The one program that can reach 20 million workers rapidly is through the use of the voter list. We propose paying everyone on the voter list of 90 million people a stipend of Tk6,000 each. This would empower the population with the purchasing power that would get people through the next three months.

This comes to Tk54,000 crore or $6.4 billion dollars or 2% of the GDP. It can be repeated if the slowing of the virus takes longer. Together with the Tk5,000 crore export worker program, this comes to Tk59,000 crore or $6.9 billion. A family would be receiving on the average Tk3,700 per month.

Would this be inflationary?

No. Other income sources have shrunk. Food production will be maintained if there is demand. Present problems are caused by a lack of demand and, to a lesser extent, transport problems.

Transport can be solved by authorization for trucks moving agricultural goods, food, and agricultural inputs to travel around Bangladesh. The cash distribution will solve the demand problems.

How do we do this?

What is suggested here is a program to indicate what might be done. This is a massive undertaking and requires very strong determination and cooperation. 

We outline one way to do this. Distribution should start in urban areas with the intent to complete three weeks; one week for Dhaka and two weeks for the remaining division capitals.

I suggest numbers for Dhaka North and South. There are 6.45 million people on the voter lists in Dhaka North and South. There are 1,331 voting areas, or about 4,840 people per voting area on average.

I propose that one tries to do 220 voting areas per day for six days; each voting area taking one day. The small banks would do four areas per day; the large banks eight areas. The distribution would take place at the voter area.

In each voting area, there would be a team of 90-100 bank employees. These would cover 24 distribution tables and supervisors. Three people work at each distribution table [2 work and one rests]. Each table has a target of 200 persons to serve during the day. The tables are half for women and half for men [The voter lists are about 50-50].

A line is formed at each distribution table with spacing of 2 metres between people in the line. A person presents his ID card, which is checked in the EC’s machines to verify the person is indeed the true holder of the ID card. The person is handed an envelope with Tk6,000, a receipt is signed with the ID card number, and the person leaves.

In addition to the team of bankers, there would be an audit of 150 officers and soldiers to maintain order, assist with the verification of identity, and guard the cash. The bank would start with Tk3 crore cash, so appropriate security is needed.

The mayor and the local MP should hang around these distribution points.

This is very demanding work for the bank staff and perhaps some financial incentive would be appropriate. The bank should be paid for this work, perhaps 2% of the amount that is handed out.

This is an enormous challenge requiring a major effort by banks and the army. This is what it takes to reach most of the population. The details of this program must be worked out but the above numbers set the parameters of what must be achieved.

A few observations

One objection is the rich will get money also. The PM should ask them not to take the money. Many will not want to stand in line. This problem will largely solve itself.

The police should be wandering around to prevent people from being mugged as they depart the area. 

There are proposals to expand provisions of food to individuals through some sort of distribution system. There are three reasons that this is insufficient.

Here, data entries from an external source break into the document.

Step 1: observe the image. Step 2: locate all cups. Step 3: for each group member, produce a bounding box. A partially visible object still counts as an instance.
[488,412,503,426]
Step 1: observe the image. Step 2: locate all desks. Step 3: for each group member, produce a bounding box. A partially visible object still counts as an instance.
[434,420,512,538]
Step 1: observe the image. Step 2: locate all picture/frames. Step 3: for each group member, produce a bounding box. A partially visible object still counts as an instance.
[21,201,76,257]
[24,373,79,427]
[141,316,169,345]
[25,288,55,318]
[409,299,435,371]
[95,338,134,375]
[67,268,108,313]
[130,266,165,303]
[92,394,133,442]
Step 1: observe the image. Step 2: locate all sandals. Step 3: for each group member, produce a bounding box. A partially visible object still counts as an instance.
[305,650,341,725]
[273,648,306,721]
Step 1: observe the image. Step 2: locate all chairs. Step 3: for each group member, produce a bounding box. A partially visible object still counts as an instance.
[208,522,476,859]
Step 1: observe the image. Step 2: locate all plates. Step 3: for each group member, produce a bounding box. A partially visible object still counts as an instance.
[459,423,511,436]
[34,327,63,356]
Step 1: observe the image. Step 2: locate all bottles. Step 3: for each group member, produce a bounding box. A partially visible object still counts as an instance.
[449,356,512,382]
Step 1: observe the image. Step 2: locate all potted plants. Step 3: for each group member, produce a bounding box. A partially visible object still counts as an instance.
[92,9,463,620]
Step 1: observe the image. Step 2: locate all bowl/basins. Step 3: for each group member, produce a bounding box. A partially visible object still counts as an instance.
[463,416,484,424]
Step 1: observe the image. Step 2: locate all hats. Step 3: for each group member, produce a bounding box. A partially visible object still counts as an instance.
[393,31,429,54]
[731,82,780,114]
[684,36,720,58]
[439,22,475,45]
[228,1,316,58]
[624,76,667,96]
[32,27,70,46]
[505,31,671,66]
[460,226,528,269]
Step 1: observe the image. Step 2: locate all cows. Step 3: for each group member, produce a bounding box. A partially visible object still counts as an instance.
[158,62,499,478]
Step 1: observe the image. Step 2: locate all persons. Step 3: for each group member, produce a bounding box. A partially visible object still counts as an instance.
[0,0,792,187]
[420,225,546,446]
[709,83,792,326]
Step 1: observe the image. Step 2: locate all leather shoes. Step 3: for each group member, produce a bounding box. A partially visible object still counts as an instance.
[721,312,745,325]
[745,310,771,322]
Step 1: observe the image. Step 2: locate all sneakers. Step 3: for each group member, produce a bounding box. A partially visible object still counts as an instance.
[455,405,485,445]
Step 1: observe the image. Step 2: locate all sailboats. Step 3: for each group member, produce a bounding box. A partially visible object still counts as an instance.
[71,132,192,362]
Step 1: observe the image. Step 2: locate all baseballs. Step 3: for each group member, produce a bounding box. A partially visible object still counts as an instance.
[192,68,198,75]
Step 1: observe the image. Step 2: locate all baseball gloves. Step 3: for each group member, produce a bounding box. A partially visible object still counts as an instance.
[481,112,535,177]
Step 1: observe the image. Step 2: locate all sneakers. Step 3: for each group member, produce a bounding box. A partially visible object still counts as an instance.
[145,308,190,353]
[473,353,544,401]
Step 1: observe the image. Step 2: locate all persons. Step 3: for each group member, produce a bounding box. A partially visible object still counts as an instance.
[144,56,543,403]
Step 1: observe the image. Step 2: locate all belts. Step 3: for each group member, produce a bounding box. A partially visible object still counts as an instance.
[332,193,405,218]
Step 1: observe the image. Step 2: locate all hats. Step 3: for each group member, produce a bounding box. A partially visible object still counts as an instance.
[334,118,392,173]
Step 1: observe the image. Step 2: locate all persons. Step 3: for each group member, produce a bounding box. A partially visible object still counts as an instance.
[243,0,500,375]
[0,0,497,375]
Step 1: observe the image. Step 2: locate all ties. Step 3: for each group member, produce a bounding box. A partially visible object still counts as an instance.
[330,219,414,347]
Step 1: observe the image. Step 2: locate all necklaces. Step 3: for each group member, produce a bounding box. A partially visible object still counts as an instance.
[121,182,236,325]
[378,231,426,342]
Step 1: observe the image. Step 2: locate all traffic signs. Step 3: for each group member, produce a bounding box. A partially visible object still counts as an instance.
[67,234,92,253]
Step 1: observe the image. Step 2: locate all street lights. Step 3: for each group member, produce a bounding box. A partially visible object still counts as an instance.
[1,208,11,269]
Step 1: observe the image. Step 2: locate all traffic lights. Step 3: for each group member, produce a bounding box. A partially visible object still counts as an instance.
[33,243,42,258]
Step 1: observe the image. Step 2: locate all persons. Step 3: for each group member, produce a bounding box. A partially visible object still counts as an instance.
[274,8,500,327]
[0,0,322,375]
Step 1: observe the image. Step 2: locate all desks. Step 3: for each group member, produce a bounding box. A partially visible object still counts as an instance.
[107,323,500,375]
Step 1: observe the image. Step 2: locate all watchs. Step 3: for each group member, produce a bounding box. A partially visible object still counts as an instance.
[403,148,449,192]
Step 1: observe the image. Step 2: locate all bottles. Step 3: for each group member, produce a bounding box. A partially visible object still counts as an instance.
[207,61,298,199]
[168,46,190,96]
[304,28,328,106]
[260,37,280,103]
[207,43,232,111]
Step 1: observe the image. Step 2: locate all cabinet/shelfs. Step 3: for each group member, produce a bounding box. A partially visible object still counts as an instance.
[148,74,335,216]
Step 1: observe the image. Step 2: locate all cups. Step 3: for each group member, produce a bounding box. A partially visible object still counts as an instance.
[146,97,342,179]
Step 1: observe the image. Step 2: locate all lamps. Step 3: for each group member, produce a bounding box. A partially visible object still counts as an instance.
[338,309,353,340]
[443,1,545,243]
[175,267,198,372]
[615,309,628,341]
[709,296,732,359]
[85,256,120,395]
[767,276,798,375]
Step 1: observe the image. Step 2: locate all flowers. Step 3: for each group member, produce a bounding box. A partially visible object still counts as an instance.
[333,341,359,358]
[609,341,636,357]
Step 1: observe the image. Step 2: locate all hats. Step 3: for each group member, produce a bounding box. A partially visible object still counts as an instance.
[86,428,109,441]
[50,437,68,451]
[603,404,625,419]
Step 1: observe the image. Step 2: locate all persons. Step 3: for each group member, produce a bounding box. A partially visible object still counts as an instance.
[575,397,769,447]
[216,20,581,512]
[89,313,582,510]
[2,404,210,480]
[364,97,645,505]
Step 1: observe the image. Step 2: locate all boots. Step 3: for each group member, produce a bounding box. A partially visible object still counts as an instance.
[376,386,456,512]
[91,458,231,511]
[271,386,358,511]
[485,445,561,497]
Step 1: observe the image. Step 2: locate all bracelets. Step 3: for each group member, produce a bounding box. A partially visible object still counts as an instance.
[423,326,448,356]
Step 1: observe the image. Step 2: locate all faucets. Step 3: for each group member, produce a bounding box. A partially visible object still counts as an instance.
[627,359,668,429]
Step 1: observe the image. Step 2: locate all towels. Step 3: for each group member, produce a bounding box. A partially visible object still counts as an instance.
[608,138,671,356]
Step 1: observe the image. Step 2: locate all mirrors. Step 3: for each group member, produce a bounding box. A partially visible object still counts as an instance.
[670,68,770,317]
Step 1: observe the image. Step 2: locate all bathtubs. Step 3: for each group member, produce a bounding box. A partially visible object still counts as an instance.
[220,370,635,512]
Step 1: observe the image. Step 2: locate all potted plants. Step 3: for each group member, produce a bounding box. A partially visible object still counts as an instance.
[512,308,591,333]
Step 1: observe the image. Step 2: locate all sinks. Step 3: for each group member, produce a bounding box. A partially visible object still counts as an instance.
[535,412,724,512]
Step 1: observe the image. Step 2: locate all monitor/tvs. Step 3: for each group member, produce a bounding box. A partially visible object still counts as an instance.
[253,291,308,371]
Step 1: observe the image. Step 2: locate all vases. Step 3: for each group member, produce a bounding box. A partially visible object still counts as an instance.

Firstly, to organize a program to reach so many people is impossible to complete quickly. Local government units do not have the time to prepare and organize the lists of people to be reached. At present, less than one million people are covered. 

Secondly, A Sen’s research suggests that providing food is an inefficient way to support people in difficulty. He generally favours some sort of work program.

That is not feasible under the current condition, but the principle remains the same. With money, people can buy what they want and use the funds as is best for them.

Finally, food distribution programs are more exposed to corruption than cash programs, which are also easier to control. 

Forrest Cookson is an American economist.